See row update and row select to understand why this kind of flexibility is useful.
Possible actions are:
Modifies the values of a row. If not preceeded by a row select, it will select a row to modify using the same rules as row select. It then makes changes according to the assignment actions in effect (see link act). Here's an example which would change a row whose first column contains "Paul" such that the second column becomes "Fitzpatrick":
column,name,first,last,age link,act,*,=, row,update,Paul,Fitzpatrick,
Here's an alternate example using row select.
column,name,first,last,age link,act,*,=, row,select,Paul,, row,update,,Fitzpatrick,
Here's an example that would select a row whose first column is "Paul" and change "Paul" to be "Peter".
column,name,first,last,age link,name,first,first, link,act,*,=, row,update,Paul,Peter,
Here's an alternate example to achieve the same result:
column,name,first,last,age link,act,*=,, row,select,Paul,, row,assign,Peter,,
Selects a row matching the given values. Matches are made based on the actions linked with diff columns (see link act). This example selects a row whose first column is "Paul":
column,name,first,last,age link,act,*,, row,select,Paul,,
The selection is stored until the next row update, row insert, or row delete.
Inserts a row with the given values. Some table formats allow control over row order. In this case, if an insertion is preceeded by a row select, the insertion is done before the selected row, otherwise it is done after the last existing row. Values are specified as for row update.
Deletes a row matching the given values. Values are specified as for row select.

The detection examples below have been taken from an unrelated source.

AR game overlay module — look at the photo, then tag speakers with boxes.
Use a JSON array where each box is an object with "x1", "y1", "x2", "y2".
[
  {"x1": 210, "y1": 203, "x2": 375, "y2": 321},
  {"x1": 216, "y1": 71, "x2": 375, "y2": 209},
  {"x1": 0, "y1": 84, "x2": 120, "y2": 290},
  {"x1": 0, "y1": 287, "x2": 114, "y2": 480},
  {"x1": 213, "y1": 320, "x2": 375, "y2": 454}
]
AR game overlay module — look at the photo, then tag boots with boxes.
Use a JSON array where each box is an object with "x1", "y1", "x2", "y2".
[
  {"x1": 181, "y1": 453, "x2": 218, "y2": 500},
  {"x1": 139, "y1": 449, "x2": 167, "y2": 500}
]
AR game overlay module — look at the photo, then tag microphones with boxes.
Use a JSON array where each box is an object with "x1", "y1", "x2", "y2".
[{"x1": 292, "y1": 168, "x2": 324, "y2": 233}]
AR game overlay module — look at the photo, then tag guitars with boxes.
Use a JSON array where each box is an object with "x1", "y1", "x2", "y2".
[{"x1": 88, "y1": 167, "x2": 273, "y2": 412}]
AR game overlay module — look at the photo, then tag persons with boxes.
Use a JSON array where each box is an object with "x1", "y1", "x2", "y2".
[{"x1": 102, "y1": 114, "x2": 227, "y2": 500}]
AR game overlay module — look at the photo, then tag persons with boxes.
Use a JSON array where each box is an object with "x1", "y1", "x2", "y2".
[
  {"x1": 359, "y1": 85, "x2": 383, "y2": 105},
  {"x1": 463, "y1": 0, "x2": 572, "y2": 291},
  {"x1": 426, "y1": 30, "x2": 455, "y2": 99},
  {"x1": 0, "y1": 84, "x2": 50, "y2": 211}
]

Since the CSV format has some variability, here are some notes on the variant expected. In summary, keep to RFC4180 as closely as you can.
The DTBL format, as represented in CSV, needs a way to describe all cell types as text. So far, only the issue of representing "NULL" has been addressed. The rule adopted is as follows:
There are other possibilities, such as distinguishing between a completely blank cell and a cell containing a pair of quotes, but such possibilities are unlikely to survive a round-trip through a graphical CSV editor and so could cause more problems then they solve.